▶ _Your task_: Please print the listing below word for word, with every line unchanged.

▶ _Data extract_:
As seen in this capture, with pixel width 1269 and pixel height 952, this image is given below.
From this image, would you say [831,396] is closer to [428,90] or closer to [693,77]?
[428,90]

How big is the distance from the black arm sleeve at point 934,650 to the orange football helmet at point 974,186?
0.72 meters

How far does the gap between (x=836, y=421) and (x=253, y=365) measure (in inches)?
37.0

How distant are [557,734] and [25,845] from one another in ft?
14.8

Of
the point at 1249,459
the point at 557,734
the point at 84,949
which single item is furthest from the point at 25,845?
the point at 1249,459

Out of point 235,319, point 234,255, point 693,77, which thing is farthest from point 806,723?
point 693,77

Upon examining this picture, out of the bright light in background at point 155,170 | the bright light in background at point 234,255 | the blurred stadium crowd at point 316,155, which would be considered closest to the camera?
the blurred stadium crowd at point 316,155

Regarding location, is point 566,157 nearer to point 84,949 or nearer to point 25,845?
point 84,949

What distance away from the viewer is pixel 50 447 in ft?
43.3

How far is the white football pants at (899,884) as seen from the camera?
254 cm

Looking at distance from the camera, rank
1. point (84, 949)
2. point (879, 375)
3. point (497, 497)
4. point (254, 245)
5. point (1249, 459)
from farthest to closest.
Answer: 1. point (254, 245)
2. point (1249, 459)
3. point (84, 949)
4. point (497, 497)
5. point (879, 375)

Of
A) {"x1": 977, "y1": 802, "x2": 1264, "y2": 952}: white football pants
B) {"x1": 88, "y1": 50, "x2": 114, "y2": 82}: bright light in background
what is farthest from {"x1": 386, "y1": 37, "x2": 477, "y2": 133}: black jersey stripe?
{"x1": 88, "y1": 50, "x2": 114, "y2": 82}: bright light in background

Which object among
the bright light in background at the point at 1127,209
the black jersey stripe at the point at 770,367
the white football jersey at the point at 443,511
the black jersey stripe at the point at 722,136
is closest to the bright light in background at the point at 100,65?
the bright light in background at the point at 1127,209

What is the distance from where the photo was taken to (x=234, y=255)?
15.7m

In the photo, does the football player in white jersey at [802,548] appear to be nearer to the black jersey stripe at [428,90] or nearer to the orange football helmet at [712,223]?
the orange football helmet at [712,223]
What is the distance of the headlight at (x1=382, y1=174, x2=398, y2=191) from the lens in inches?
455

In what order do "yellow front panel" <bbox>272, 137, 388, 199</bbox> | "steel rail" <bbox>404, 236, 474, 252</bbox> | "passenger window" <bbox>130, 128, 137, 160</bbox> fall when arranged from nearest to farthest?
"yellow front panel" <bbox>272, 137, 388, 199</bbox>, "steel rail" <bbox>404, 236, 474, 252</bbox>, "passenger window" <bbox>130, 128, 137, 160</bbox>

▶ _Final answer_:
As seen in this capture, with pixel width 1269 and pixel height 952, this image is given below.
From this image, would you say [831,396] is closer to [428,90] or closer to [693,77]?
[428,90]

How big is the distance from the black arm sleeve at point 934,650 to the orange football helmet at point 974,186?
0.72 meters

How far does the gap between (x=836, y=421) and (x=253, y=365) measure (in inches)?
37.0

How distant are [557,734] and [25,845] from one another in ft?
14.8

Of
the point at 1249,459
the point at 557,734
the point at 84,949
which single item is furthest from the point at 25,845?
the point at 1249,459

Out of point 235,319, point 234,255, point 693,77, which thing is farthest from point 806,723?
point 693,77

Upon examining this picture, out of the bright light in background at point 155,170 | the bright light in background at point 234,255 | the blurred stadium crowd at point 316,155, which would be considered closest to the camera?
the blurred stadium crowd at point 316,155

Regarding location, is point 566,157 nearer to point 84,949 or nearer to point 25,845?
point 84,949

What distance away from the viewer is pixel 50 447 in ft?
43.3

How far is the white football pants at (899,884) as seen from the camera?
254 cm

Looking at distance from the camera, rank
1. point (84, 949)
2. point (879, 375)
3. point (497, 497)
4. point (254, 245)
5. point (1249, 459)
from farthest to closest.
Answer: 1. point (254, 245)
2. point (1249, 459)
3. point (84, 949)
4. point (497, 497)
5. point (879, 375)

Of
A) {"x1": 977, "y1": 802, "x2": 1264, "y2": 952}: white football pants
B) {"x1": 88, "y1": 50, "x2": 114, "y2": 82}: bright light in background
what is farthest from {"x1": 386, "y1": 37, "x2": 477, "y2": 133}: black jersey stripe?
{"x1": 88, "y1": 50, "x2": 114, "y2": 82}: bright light in background

Which object among
the bright light in background at the point at 1127,209
the black jersey stripe at the point at 770,367
the white football jersey at the point at 443,511
the black jersey stripe at the point at 722,136
is closest to the bright light in background at the point at 100,65?
the bright light in background at the point at 1127,209

What is the distance from where the photo was taken to (x=234, y=255)?
15.7m

In the photo, does the football player in white jersey at [802,548] appear to be nearer to the black jersey stripe at [428,90] or nearer to the orange football helmet at [712,223]?
the orange football helmet at [712,223]
What is the distance of the headlight at (x1=382, y1=174, x2=398, y2=191) from the lens in inches?
455

In what order do "yellow front panel" <bbox>272, 137, 388, 199</bbox> | "steel rail" <bbox>404, 236, 474, 252</bbox> | "passenger window" <bbox>130, 128, 137, 160</bbox> fall when arranged from nearest to farthest?
"yellow front panel" <bbox>272, 137, 388, 199</bbox>, "steel rail" <bbox>404, 236, 474, 252</bbox>, "passenger window" <bbox>130, 128, 137, 160</bbox>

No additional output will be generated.